WHAT YOU NEED TO DO -
Extract the listing below in full, unchanged.

DATA FOR THIS EXERCISE -
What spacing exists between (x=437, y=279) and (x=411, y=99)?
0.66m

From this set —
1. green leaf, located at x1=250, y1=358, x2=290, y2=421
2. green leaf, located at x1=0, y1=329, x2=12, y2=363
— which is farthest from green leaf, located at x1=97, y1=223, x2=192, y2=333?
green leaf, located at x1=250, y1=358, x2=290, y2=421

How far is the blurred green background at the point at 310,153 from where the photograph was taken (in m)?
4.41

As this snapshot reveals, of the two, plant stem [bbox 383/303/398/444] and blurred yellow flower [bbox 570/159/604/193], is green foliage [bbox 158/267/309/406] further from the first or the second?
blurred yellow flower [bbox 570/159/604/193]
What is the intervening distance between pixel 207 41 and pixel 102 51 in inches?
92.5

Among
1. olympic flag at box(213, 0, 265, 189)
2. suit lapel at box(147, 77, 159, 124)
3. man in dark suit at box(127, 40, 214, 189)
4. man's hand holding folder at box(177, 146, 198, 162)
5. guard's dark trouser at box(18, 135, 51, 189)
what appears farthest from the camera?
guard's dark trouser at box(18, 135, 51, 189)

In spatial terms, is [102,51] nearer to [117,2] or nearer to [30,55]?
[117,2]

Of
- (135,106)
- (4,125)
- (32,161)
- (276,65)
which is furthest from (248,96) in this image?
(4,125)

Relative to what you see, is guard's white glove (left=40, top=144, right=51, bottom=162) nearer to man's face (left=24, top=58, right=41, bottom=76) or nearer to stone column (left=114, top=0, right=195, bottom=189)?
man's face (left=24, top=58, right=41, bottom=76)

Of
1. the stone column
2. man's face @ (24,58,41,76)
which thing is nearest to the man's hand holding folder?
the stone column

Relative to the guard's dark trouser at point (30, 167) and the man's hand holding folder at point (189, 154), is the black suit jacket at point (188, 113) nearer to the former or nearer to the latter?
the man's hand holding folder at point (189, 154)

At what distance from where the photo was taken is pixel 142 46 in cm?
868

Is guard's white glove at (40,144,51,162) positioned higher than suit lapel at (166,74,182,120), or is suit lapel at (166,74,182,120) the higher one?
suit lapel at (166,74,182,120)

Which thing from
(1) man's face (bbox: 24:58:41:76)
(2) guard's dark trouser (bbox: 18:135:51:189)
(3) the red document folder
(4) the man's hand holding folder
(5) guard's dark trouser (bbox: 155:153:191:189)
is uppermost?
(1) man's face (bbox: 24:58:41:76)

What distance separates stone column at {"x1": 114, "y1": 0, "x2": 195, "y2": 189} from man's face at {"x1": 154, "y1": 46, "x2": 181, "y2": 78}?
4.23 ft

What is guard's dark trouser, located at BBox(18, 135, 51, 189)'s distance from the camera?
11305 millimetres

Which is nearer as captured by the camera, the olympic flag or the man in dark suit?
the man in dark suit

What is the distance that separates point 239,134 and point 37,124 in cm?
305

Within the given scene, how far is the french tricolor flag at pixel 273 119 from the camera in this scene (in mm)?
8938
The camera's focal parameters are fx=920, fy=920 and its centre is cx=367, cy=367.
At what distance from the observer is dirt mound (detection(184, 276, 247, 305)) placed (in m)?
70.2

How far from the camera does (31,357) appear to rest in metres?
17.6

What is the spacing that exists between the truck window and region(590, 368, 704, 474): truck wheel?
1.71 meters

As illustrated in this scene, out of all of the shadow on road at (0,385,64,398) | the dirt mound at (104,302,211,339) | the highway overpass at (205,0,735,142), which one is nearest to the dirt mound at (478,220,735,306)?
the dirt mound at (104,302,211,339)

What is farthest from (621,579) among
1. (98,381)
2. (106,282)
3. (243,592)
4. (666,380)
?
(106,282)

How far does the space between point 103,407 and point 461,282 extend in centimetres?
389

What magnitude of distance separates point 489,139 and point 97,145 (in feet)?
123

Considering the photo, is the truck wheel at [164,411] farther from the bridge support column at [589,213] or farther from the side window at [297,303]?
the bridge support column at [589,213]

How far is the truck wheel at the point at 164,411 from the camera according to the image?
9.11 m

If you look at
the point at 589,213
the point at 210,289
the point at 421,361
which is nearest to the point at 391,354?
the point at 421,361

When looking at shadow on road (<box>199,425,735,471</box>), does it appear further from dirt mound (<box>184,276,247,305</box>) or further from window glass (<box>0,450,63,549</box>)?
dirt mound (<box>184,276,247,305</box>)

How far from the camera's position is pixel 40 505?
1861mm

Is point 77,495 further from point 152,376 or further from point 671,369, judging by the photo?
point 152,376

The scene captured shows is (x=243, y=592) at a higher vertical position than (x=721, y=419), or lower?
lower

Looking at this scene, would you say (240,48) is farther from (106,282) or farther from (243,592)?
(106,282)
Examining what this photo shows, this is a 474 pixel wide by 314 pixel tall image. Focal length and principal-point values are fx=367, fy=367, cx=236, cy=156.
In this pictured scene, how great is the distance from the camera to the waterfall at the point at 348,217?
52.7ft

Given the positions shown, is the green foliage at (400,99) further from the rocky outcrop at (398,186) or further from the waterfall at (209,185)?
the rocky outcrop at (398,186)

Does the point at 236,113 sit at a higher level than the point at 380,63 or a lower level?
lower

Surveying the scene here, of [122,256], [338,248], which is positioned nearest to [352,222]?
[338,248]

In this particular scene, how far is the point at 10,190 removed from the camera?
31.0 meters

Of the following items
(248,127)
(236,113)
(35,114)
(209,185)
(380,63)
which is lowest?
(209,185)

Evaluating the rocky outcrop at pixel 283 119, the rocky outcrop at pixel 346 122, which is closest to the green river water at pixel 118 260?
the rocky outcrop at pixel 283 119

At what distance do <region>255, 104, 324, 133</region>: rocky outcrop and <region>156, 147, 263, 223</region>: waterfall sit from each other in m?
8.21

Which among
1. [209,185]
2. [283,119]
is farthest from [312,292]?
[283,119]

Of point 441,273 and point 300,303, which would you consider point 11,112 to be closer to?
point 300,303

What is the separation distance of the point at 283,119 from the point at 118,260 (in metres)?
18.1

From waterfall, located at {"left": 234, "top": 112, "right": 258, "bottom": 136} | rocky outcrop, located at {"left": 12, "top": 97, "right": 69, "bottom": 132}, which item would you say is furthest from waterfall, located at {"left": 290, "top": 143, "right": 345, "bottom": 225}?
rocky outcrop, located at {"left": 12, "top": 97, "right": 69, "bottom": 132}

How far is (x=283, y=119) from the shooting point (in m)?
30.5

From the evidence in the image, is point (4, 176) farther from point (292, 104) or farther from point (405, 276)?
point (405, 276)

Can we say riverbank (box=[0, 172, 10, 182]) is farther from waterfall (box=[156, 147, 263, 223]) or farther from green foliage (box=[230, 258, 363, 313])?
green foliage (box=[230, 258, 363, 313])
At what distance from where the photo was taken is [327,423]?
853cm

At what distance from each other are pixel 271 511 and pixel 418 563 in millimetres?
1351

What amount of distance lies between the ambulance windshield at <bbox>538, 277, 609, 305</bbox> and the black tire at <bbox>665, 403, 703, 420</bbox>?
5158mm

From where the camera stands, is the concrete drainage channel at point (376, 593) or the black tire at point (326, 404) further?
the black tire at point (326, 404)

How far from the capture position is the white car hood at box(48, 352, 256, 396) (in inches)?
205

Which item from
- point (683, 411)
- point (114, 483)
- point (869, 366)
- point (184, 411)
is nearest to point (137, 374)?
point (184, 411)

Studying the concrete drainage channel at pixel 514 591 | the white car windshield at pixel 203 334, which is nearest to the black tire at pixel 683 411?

FINISHED TASK -
What spacing exists between (x=437, y=279) and (x=411, y=99)?
0.66m

From this set —
1. green leaf, located at x1=250, y1=358, x2=290, y2=421
2. green leaf, located at x1=0, y1=329, x2=12, y2=363
— which is farthest from green leaf, located at x1=97, y1=223, x2=192, y2=333?
green leaf, located at x1=250, y1=358, x2=290, y2=421

How far is the blurred green background at the point at 310,153 from where the photograph was taken (in m)?
4.41

As this snapshot reveals, of the two, plant stem [bbox 383/303/398/444] and blurred yellow flower [bbox 570/159/604/193], is green foliage [bbox 158/267/309/406] further from the first or the second?
blurred yellow flower [bbox 570/159/604/193]
What is the intervening distance between pixel 207 41 and pixel 102 51 in inches?
92.5

Among
1. olympic flag at box(213, 0, 265, 189)
2. suit lapel at box(147, 77, 159, 124)
3. man in dark suit at box(127, 40, 214, 189)
4. man's hand holding folder at box(177, 146, 198, 162)
5. guard's dark trouser at box(18, 135, 51, 189)
what appears farthest from the camera?
guard's dark trouser at box(18, 135, 51, 189)

In spatial terms, is [102,51] nearer to [117,2] or nearer to [30,55]?
[117,2]

Of
- (135,106)
- (4,125)
- (32,161)
- (276,65)
which is furthest from (248,96) in this image?
(4,125)

Relative to what you see, is guard's white glove (left=40, top=144, right=51, bottom=162) nearer to man's face (left=24, top=58, right=41, bottom=76) or nearer to stone column (left=114, top=0, right=195, bottom=189)?
man's face (left=24, top=58, right=41, bottom=76)

Of
1. the stone column
2. man's face @ (24,58,41,76)
which thing is nearest to the man's hand holding folder?
the stone column

Relative to the guard's dark trouser at point (30, 167) and the man's hand holding folder at point (189, 154), is the black suit jacket at point (188, 113) nearer to the former or nearer to the latter?
the man's hand holding folder at point (189, 154)

At what distance from where the photo was taken is pixel 142 46 in cm?
868

Is guard's white glove at (40,144,51,162) positioned higher than suit lapel at (166,74,182,120), or is suit lapel at (166,74,182,120) the higher one?
suit lapel at (166,74,182,120)

Which thing from
(1) man's face (bbox: 24:58:41:76)
(2) guard's dark trouser (bbox: 18:135:51:189)
(3) the red document folder
(4) the man's hand holding folder
(5) guard's dark trouser (bbox: 155:153:191:189)
is uppermost?
(1) man's face (bbox: 24:58:41:76)

What distance separates stone column at {"x1": 114, "y1": 0, "x2": 195, "y2": 189} from man's face at {"x1": 154, "y1": 46, "x2": 181, "y2": 78}?
4.23 ft

What is guard's dark trouser, located at BBox(18, 135, 51, 189)'s distance from the camera?
11305 millimetres

Which is nearer as captured by the camera, the olympic flag or the man in dark suit?
the man in dark suit

What is the distance that separates point 239,134 and point 37,124 in cm?
305

Within the given scene, how far is the french tricolor flag at pixel 273 119 from the camera in this scene (in mm)?
8938
The camera's focal parameters are fx=920, fy=920 and its centre is cx=367, cy=367.
At what distance from the observer is dirt mound (detection(184, 276, 247, 305)) placed (in m)?
70.2

How far from the camera does (31,357) appear to rest in metres?
17.6

What is the spacing that exists between the truck window and region(590, 368, 704, 474): truck wheel?
1.71 meters

As illustrated in this scene, out of all of the shadow on road at (0,385,64,398) | the dirt mound at (104,302,211,339) | the highway overpass at (205,0,735,142), which one is nearest to the dirt mound at (478,220,735,306)?
the dirt mound at (104,302,211,339)

What is farthest from (621,579) among
1. (98,381)
2. (106,282)
3. (243,592)
4. (666,380)
?
(106,282)

How far does the space between point 103,407 and point 461,282 extend in centimetres?
389

What magnitude of distance separates point 489,139 and point 97,145 (in feet)?
123

Considering the photo, is the truck wheel at [164,411] farther from the bridge support column at [589,213] or farther from the side window at [297,303]?
the bridge support column at [589,213]

How far is the truck wheel at the point at 164,411 from the camera according to the image?
9.11 m

If you look at
the point at 589,213
the point at 210,289
the point at 421,361
which is nearest to the point at 391,354?
the point at 421,361

When looking at shadow on road (<box>199,425,735,471</box>), does it appear further from dirt mound (<box>184,276,247,305</box>) or further from window glass (<box>0,450,63,549</box>)?
dirt mound (<box>184,276,247,305</box>)

How far from the camera's position is pixel 40 505?
1861mm

Is point 77,495 further from point 152,376 or further from point 671,369, judging by the photo?
point 152,376

The scene captured shows is (x=243, y=592) at a higher vertical position than (x=721, y=419), or lower?
lower

Looking at this scene, would you say (240,48) is farther from (106,282) or farther from (243,592)?
(106,282)
Examining what this photo shows, this is a 474 pixel wide by 314 pixel tall image. Focal length and principal-point values are fx=367, fy=367, cx=236, cy=156.
In this pictured scene, how great is the distance from the camera to the waterfall at the point at 348,217?
52.7ft

Given the positions shown, is the green foliage at (400,99) further from the rocky outcrop at (398,186) or further from the waterfall at (209,185)?
the rocky outcrop at (398,186)

Does the point at 236,113 sit at a higher level than the point at 380,63 or a lower level?
lower

Surveying the scene here, of [122,256], [338,248], which is positioned nearest to [352,222]?
[338,248]

In this particular scene, how far is the point at 10,190 removed from the camera?
31.0 meters

Of the following items
(248,127)
(236,113)
(35,114)
(209,185)
(380,63)
which is lowest?
(209,185)

Evaluating the rocky outcrop at pixel 283 119, the rocky outcrop at pixel 346 122, which is closest to the green river water at pixel 118 260?
the rocky outcrop at pixel 283 119

At what distance do <region>255, 104, 324, 133</region>: rocky outcrop and <region>156, 147, 263, 223</region>: waterfall sit from each other in m?
8.21

Which among
1. [209,185]
2. [283,119]
is farthest from [312,292]?
[283,119]

Of point 441,273 and point 300,303, which would you consider point 11,112 to be closer to?
point 300,303

What is the separation distance of the point at 283,119 from the point at 118,260 (in metres)?
18.1

From waterfall, located at {"left": 234, "top": 112, "right": 258, "bottom": 136} | rocky outcrop, located at {"left": 12, "top": 97, "right": 69, "bottom": 132}, which item would you say is furthest from waterfall, located at {"left": 290, "top": 143, "right": 345, "bottom": 225}?
rocky outcrop, located at {"left": 12, "top": 97, "right": 69, "bottom": 132}

How far is (x=283, y=119) from the shooting point (in m)?
30.5

From the evidence in the image, is point (4, 176) farther from point (292, 104) or farther from point (405, 276)?
point (405, 276)

Can we say riverbank (box=[0, 172, 10, 182]) is farther from waterfall (box=[156, 147, 263, 223]) or farther from green foliage (box=[230, 258, 363, 313])?
green foliage (box=[230, 258, 363, 313])
At what distance from where the photo was taken is [327,423]?
853cm

At what distance from each other are pixel 271 511 and pixel 418 563 in millimetres?
1351

What amount of distance lies between the ambulance windshield at <bbox>538, 277, 609, 305</bbox> and the black tire at <bbox>665, 403, 703, 420</bbox>?
5158mm

From where the camera stands, is the concrete drainage channel at point (376, 593) or the black tire at point (326, 404) further?
the black tire at point (326, 404)

How far from the capture position is the white car hood at box(48, 352, 256, 396) (in inches)?
205

Which item from
- point (683, 411)
- point (114, 483)
- point (869, 366)
- point (184, 411)
is nearest to point (137, 374)?
point (184, 411)

Studying the concrete drainage channel at pixel 514 591 | the white car windshield at pixel 203 334, which is nearest to the black tire at pixel 683 411?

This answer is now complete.